Outline records
+===+

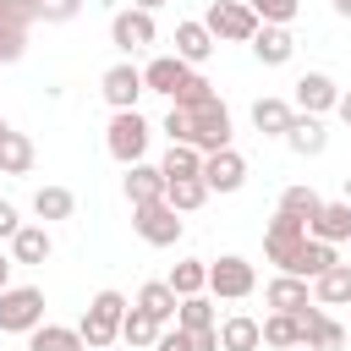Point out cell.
Segmentation results:
<instances>
[{"mask_svg":"<svg viewBox=\"0 0 351 351\" xmlns=\"http://www.w3.org/2000/svg\"><path fill=\"white\" fill-rule=\"evenodd\" d=\"M335 16H351V0H335Z\"/></svg>","mask_w":351,"mask_h":351,"instance_id":"obj_48","label":"cell"},{"mask_svg":"<svg viewBox=\"0 0 351 351\" xmlns=\"http://www.w3.org/2000/svg\"><path fill=\"white\" fill-rule=\"evenodd\" d=\"M170 291H176V296H203V291H208V263H203V258H181V263L170 269Z\"/></svg>","mask_w":351,"mask_h":351,"instance_id":"obj_32","label":"cell"},{"mask_svg":"<svg viewBox=\"0 0 351 351\" xmlns=\"http://www.w3.org/2000/svg\"><path fill=\"white\" fill-rule=\"evenodd\" d=\"M296 351H307V346H296Z\"/></svg>","mask_w":351,"mask_h":351,"instance_id":"obj_50","label":"cell"},{"mask_svg":"<svg viewBox=\"0 0 351 351\" xmlns=\"http://www.w3.org/2000/svg\"><path fill=\"white\" fill-rule=\"evenodd\" d=\"M252 55H258L263 66H285V60L296 55V38H291V27H269V22H263V27L252 33Z\"/></svg>","mask_w":351,"mask_h":351,"instance_id":"obj_20","label":"cell"},{"mask_svg":"<svg viewBox=\"0 0 351 351\" xmlns=\"http://www.w3.org/2000/svg\"><path fill=\"white\" fill-rule=\"evenodd\" d=\"M159 335H165V324H159V318H154V313H143V307H137V302H132V307H126V324H121V340H126V346H137V351H143V346H154V340H159Z\"/></svg>","mask_w":351,"mask_h":351,"instance_id":"obj_28","label":"cell"},{"mask_svg":"<svg viewBox=\"0 0 351 351\" xmlns=\"http://www.w3.org/2000/svg\"><path fill=\"white\" fill-rule=\"evenodd\" d=\"M296 318H302V346H307V351H340V346H346V324H335L318 302H313L307 313H296Z\"/></svg>","mask_w":351,"mask_h":351,"instance_id":"obj_13","label":"cell"},{"mask_svg":"<svg viewBox=\"0 0 351 351\" xmlns=\"http://www.w3.org/2000/svg\"><path fill=\"white\" fill-rule=\"evenodd\" d=\"M165 170L159 165H126V203L137 208V203H159L165 197Z\"/></svg>","mask_w":351,"mask_h":351,"instance_id":"obj_18","label":"cell"},{"mask_svg":"<svg viewBox=\"0 0 351 351\" xmlns=\"http://www.w3.org/2000/svg\"><path fill=\"white\" fill-rule=\"evenodd\" d=\"M313 302H318V307H346V302H351V269L335 263L329 274H318V280H313Z\"/></svg>","mask_w":351,"mask_h":351,"instance_id":"obj_26","label":"cell"},{"mask_svg":"<svg viewBox=\"0 0 351 351\" xmlns=\"http://www.w3.org/2000/svg\"><path fill=\"white\" fill-rule=\"evenodd\" d=\"M263 302H269V313H307L313 307V291H307V280H296V274H274L269 285H263Z\"/></svg>","mask_w":351,"mask_h":351,"instance_id":"obj_14","label":"cell"},{"mask_svg":"<svg viewBox=\"0 0 351 351\" xmlns=\"http://www.w3.org/2000/svg\"><path fill=\"white\" fill-rule=\"evenodd\" d=\"M33 170V143L22 132H5L0 137V176H27Z\"/></svg>","mask_w":351,"mask_h":351,"instance_id":"obj_35","label":"cell"},{"mask_svg":"<svg viewBox=\"0 0 351 351\" xmlns=\"http://www.w3.org/2000/svg\"><path fill=\"white\" fill-rule=\"evenodd\" d=\"M335 115H340V121L351 126V93H340V104H335Z\"/></svg>","mask_w":351,"mask_h":351,"instance_id":"obj_45","label":"cell"},{"mask_svg":"<svg viewBox=\"0 0 351 351\" xmlns=\"http://www.w3.org/2000/svg\"><path fill=\"white\" fill-rule=\"evenodd\" d=\"M159 170H165V181H186V176H203V154H197L192 143H170V154L159 159Z\"/></svg>","mask_w":351,"mask_h":351,"instance_id":"obj_29","label":"cell"},{"mask_svg":"<svg viewBox=\"0 0 351 351\" xmlns=\"http://www.w3.org/2000/svg\"><path fill=\"white\" fill-rule=\"evenodd\" d=\"M203 99H214V82H208L203 71H186V82L176 88L170 104H176V110H192V104H203Z\"/></svg>","mask_w":351,"mask_h":351,"instance_id":"obj_39","label":"cell"},{"mask_svg":"<svg viewBox=\"0 0 351 351\" xmlns=\"http://www.w3.org/2000/svg\"><path fill=\"white\" fill-rule=\"evenodd\" d=\"M176 55H181L186 66H203V60L214 55V33H208L203 22H181V27H176Z\"/></svg>","mask_w":351,"mask_h":351,"instance_id":"obj_23","label":"cell"},{"mask_svg":"<svg viewBox=\"0 0 351 351\" xmlns=\"http://www.w3.org/2000/svg\"><path fill=\"white\" fill-rule=\"evenodd\" d=\"M340 104V88L329 71H302L296 77V115H324Z\"/></svg>","mask_w":351,"mask_h":351,"instance_id":"obj_11","label":"cell"},{"mask_svg":"<svg viewBox=\"0 0 351 351\" xmlns=\"http://www.w3.org/2000/svg\"><path fill=\"white\" fill-rule=\"evenodd\" d=\"M165 203H170L176 214H192V208H203V203H208V181H203V176L170 181V186H165Z\"/></svg>","mask_w":351,"mask_h":351,"instance_id":"obj_30","label":"cell"},{"mask_svg":"<svg viewBox=\"0 0 351 351\" xmlns=\"http://www.w3.org/2000/svg\"><path fill=\"white\" fill-rule=\"evenodd\" d=\"M22 55H27V33L0 27V60H22Z\"/></svg>","mask_w":351,"mask_h":351,"instance_id":"obj_40","label":"cell"},{"mask_svg":"<svg viewBox=\"0 0 351 351\" xmlns=\"http://www.w3.org/2000/svg\"><path fill=\"white\" fill-rule=\"evenodd\" d=\"M176 329H186V335H197V329H219V324H214V302H208V291H203V296H181V307H176Z\"/></svg>","mask_w":351,"mask_h":351,"instance_id":"obj_33","label":"cell"},{"mask_svg":"<svg viewBox=\"0 0 351 351\" xmlns=\"http://www.w3.org/2000/svg\"><path fill=\"white\" fill-rule=\"evenodd\" d=\"M132 230L148 241V247H176L181 241V214L159 197V203H137L132 208Z\"/></svg>","mask_w":351,"mask_h":351,"instance_id":"obj_7","label":"cell"},{"mask_svg":"<svg viewBox=\"0 0 351 351\" xmlns=\"http://www.w3.org/2000/svg\"><path fill=\"white\" fill-rule=\"evenodd\" d=\"M186 60L181 55H154L148 66H143V82H148V93H165V99H176V88L186 82Z\"/></svg>","mask_w":351,"mask_h":351,"instance_id":"obj_15","label":"cell"},{"mask_svg":"<svg viewBox=\"0 0 351 351\" xmlns=\"http://www.w3.org/2000/svg\"><path fill=\"white\" fill-rule=\"evenodd\" d=\"M307 247V225L302 219H291V214H274L269 219V230H263V258L285 274L291 263H296V252Z\"/></svg>","mask_w":351,"mask_h":351,"instance_id":"obj_8","label":"cell"},{"mask_svg":"<svg viewBox=\"0 0 351 351\" xmlns=\"http://www.w3.org/2000/svg\"><path fill=\"white\" fill-rule=\"evenodd\" d=\"M38 22H44V0H0V27L33 33Z\"/></svg>","mask_w":351,"mask_h":351,"instance_id":"obj_36","label":"cell"},{"mask_svg":"<svg viewBox=\"0 0 351 351\" xmlns=\"http://www.w3.org/2000/svg\"><path fill=\"white\" fill-rule=\"evenodd\" d=\"M186 143H192L197 154H219V148H230V110L219 104V93L186 110Z\"/></svg>","mask_w":351,"mask_h":351,"instance_id":"obj_2","label":"cell"},{"mask_svg":"<svg viewBox=\"0 0 351 351\" xmlns=\"http://www.w3.org/2000/svg\"><path fill=\"white\" fill-rule=\"evenodd\" d=\"M247 5H252V16L269 22V27H291L296 11H302V0H247Z\"/></svg>","mask_w":351,"mask_h":351,"instance_id":"obj_38","label":"cell"},{"mask_svg":"<svg viewBox=\"0 0 351 351\" xmlns=\"http://www.w3.org/2000/svg\"><path fill=\"white\" fill-rule=\"evenodd\" d=\"M335 263H340V252H335L329 241H313V236H307V247L296 252V263H291L285 274H296V280H318V274H329Z\"/></svg>","mask_w":351,"mask_h":351,"instance_id":"obj_22","label":"cell"},{"mask_svg":"<svg viewBox=\"0 0 351 351\" xmlns=\"http://www.w3.org/2000/svg\"><path fill=\"white\" fill-rule=\"evenodd\" d=\"M49 252H55V241H49L44 225H22V230L11 236V263H44Z\"/></svg>","mask_w":351,"mask_h":351,"instance_id":"obj_24","label":"cell"},{"mask_svg":"<svg viewBox=\"0 0 351 351\" xmlns=\"http://www.w3.org/2000/svg\"><path fill=\"white\" fill-rule=\"evenodd\" d=\"M165 132H170V143H186V110H176V104H170V115H165Z\"/></svg>","mask_w":351,"mask_h":351,"instance_id":"obj_43","label":"cell"},{"mask_svg":"<svg viewBox=\"0 0 351 351\" xmlns=\"http://www.w3.org/2000/svg\"><path fill=\"white\" fill-rule=\"evenodd\" d=\"M285 148H291V154H302V159H318V154L329 148L324 121H318V115H296V121H291V132H285Z\"/></svg>","mask_w":351,"mask_h":351,"instance_id":"obj_17","label":"cell"},{"mask_svg":"<svg viewBox=\"0 0 351 351\" xmlns=\"http://www.w3.org/2000/svg\"><path fill=\"white\" fill-rule=\"evenodd\" d=\"M203 181H208V192H241L247 186V159L236 148L203 154Z\"/></svg>","mask_w":351,"mask_h":351,"instance_id":"obj_12","label":"cell"},{"mask_svg":"<svg viewBox=\"0 0 351 351\" xmlns=\"http://www.w3.org/2000/svg\"><path fill=\"white\" fill-rule=\"evenodd\" d=\"M38 324H44V291L38 285L0 291V335H33Z\"/></svg>","mask_w":351,"mask_h":351,"instance_id":"obj_4","label":"cell"},{"mask_svg":"<svg viewBox=\"0 0 351 351\" xmlns=\"http://www.w3.org/2000/svg\"><path fill=\"white\" fill-rule=\"evenodd\" d=\"M263 346V324L247 318V313H230L219 324V351H258Z\"/></svg>","mask_w":351,"mask_h":351,"instance_id":"obj_21","label":"cell"},{"mask_svg":"<svg viewBox=\"0 0 351 351\" xmlns=\"http://www.w3.org/2000/svg\"><path fill=\"white\" fill-rule=\"evenodd\" d=\"M11 269H16V263H11V258H0V291H11Z\"/></svg>","mask_w":351,"mask_h":351,"instance_id":"obj_46","label":"cell"},{"mask_svg":"<svg viewBox=\"0 0 351 351\" xmlns=\"http://www.w3.org/2000/svg\"><path fill=\"white\" fill-rule=\"evenodd\" d=\"M154 351H192V335H186V329H165V335L154 340Z\"/></svg>","mask_w":351,"mask_h":351,"instance_id":"obj_42","label":"cell"},{"mask_svg":"<svg viewBox=\"0 0 351 351\" xmlns=\"http://www.w3.org/2000/svg\"><path fill=\"white\" fill-rule=\"evenodd\" d=\"M252 291H258V269H252L241 252H225L219 263H208V296L241 302V296H252Z\"/></svg>","mask_w":351,"mask_h":351,"instance_id":"obj_6","label":"cell"},{"mask_svg":"<svg viewBox=\"0 0 351 351\" xmlns=\"http://www.w3.org/2000/svg\"><path fill=\"white\" fill-rule=\"evenodd\" d=\"M137 307H143V313H154L159 324H176V307H181V296L170 291V280H148V285L137 291Z\"/></svg>","mask_w":351,"mask_h":351,"instance_id":"obj_25","label":"cell"},{"mask_svg":"<svg viewBox=\"0 0 351 351\" xmlns=\"http://www.w3.org/2000/svg\"><path fill=\"white\" fill-rule=\"evenodd\" d=\"M27 351H88V346H82V335L71 324H38L27 335Z\"/></svg>","mask_w":351,"mask_h":351,"instance_id":"obj_27","label":"cell"},{"mask_svg":"<svg viewBox=\"0 0 351 351\" xmlns=\"http://www.w3.org/2000/svg\"><path fill=\"white\" fill-rule=\"evenodd\" d=\"M307 236H313V241H329V247L351 241V203H324L318 219L307 225Z\"/></svg>","mask_w":351,"mask_h":351,"instance_id":"obj_19","label":"cell"},{"mask_svg":"<svg viewBox=\"0 0 351 351\" xmlns=\"http://www.w3.org/2000/svg\"><path fill=\"white\" fill-rule=\"evenodd\" d=\"M99 93H104L110 110H137V93H148V82H143V71H137L132 60H115V66L99 77Z\"/></svg>","mask_w":351,"mask_h":351,"instance_id":"obj_10","label":"cell"},{"mask_svg":"<svg viewBox=\"0 0 351 351\" xmlns=\"http://www.w3.org/2000/svg\"><path fill=\"white\" fill-rule=\"evenodd\" d=\"M33 214H38V219H71V214H77L71 186H38V192H33Z\"/></svg>","mask_w":351,"mask_h":351,"instance_id":"obj_31","label":"cell"},{"mask_svg":"<svg viewBox=\"0 0 351 351\" xmlns=\"http://www.w3.org/2000/svg\"><path fill=\"white\" fill-rule=\"evenodd\" d=\"M16 230H22V219H16V208H11L5 197H0V241H11Z\"/></svg>","mask_w":351,"mask_h":351,"instance_id":"obj_44","label":"cell"},{"mask_svg":"<svg viewBox=\"0 0 351 351\" xmlns=\"http://www.w3.org/2000/svg\"><path fill=\"white\" fill-rule=\"evenodd\" d=\"M291 121H296V104H291V99L263 93V99L252 104V126H258L263 137H285V132H291Z\"/></svg>","mask_w":351,"mask_h":351,"instance_id":"obj_16","label":"cell"},{"mask_svg":"<svg viewBox=\"0 0 351 351\" xmlns=\"http://www.w3.org/2000/svg\"><path fill=\"white\" fill-rule=\"evenodd\" d=\"M203 27L214 33V44H219V38H230V44H252V33H258L263 22L252 16L247 0H214L208 16H203Z\"/></svg>","mask_w":351,"mask_h":351,"instance_id":"obj_5","label":"cell"},{"mask_svg":"<svg viewBox=\"0 0 351 351\" xmlns=\"http://www.w3.org/2000/svg\"><path fill=\"white\" fill-rule=\"evenodd\" d=\"M263 346H274V351H296V346H302V318H291V313H269V318H263Z\"/></svg>","mask_w":351,"mask_h":351,"instance_id":"obj_34","label":"cell"},{"mask_svg":"<svg viewBox=\"0 0 351 351\" xmlns=\"http://www.w3.org/2000/svg\"><path fill=\"white\" fill-rule=\"evenodd\" d=\"M318 208H324V197H318L313 186H285V192H280V214H291V219H302V225H313Z\"/></svg>","mask_w":351,"mask_h":351,"instance_id":"obj_37","label":"cell"},{"mask_svg":"<svg viewBox=\"0 0 351 351\" xmlns=\"http://www.w3.org/2000/svg\"><path fill=\"white\" fill-rule=\"evenodd\" d=\"M5 132H11V126H5V121H0V137H5Z\"/></svg>","mask_w":351,"mask_h":351,"instance_id":"obj_49","label":"cell"},{"mask_svg":"<svg viewBox=\"0 0 351 351\" xmlns=\"http://www.w3.org/2000/svg\"><path fill=\"white\" fill-rule=\"evenodd\" d=\"M82 11V0H44V22H71Z\"/></svg>","mask_w":351,"mask_h":351,"instance_id":"obj_41","label":"cell"},{"mask_svg":"<svg viewBox=\"0 0 351 351\" xmlns=\"http://www.w3.org/2000/svg\"><path fill=\"white\" fill-rule=\"evenodd\" d=\"M154 38H159V27H154V11H137V5H126V11H115V16H110V44H115V49L137 55V49H148Z\"/></svg>","mask_w":351,"mask_h":351,"instance_id":"obj_9","label":"cell"},{"mask_svg":"<svg viewBox=\"0 0 351 351\" xmlns=\"http://www.w3.org/2000/svg\"><path fill=\"white\" fill-rule=\"evenodd\" d=\"M132 5H137V11H159L165 0H132Z\"/></svg>","mask_w":351,"mask_h":351,"instance_id":"obj_47","label":"cell"},{"mask_svg":"<svg viewBox=\"0 0 351 351\" xmlns=\"http://www.w3.org/2000/svg\"><path fill=\"white\" fill-rule=\"evenodd\" d=\"M148 121L137 115V110H115L110 115V126H104V148H110V159H121V165H143V154H148Z\"/></svg>","mask_w":351,"mask_h":351,"instance_id":"obj_3","label":"cell"},{"mask_svg":"<svg viewBox=\"0 0 351 351\" xmlns=\"http://www.w3.org/2000/svg\"><path fill=\"white\" fill-rule=\"evenodd\" d=\"M126 296L121 291H99L93 302H88V313H82V324H77V335H82V346L88 351H104V346H115L121 340V324H126Z\"/></svg>","mask_w":351,"mask_h":351,"instance_id":"obj_1","label":"cell"}]
</instances>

+===+

PROBLEM TO WORK ON. Format the listing from its first line through the line containing "<instances>" as a JSON list of strings, one string per line and no blank lines. Leave the pictures out of the answer.

OUTPUT OF THE TASK.
[
  "Point out cell.",
  "Segmentation results:",
  "<instances>"
]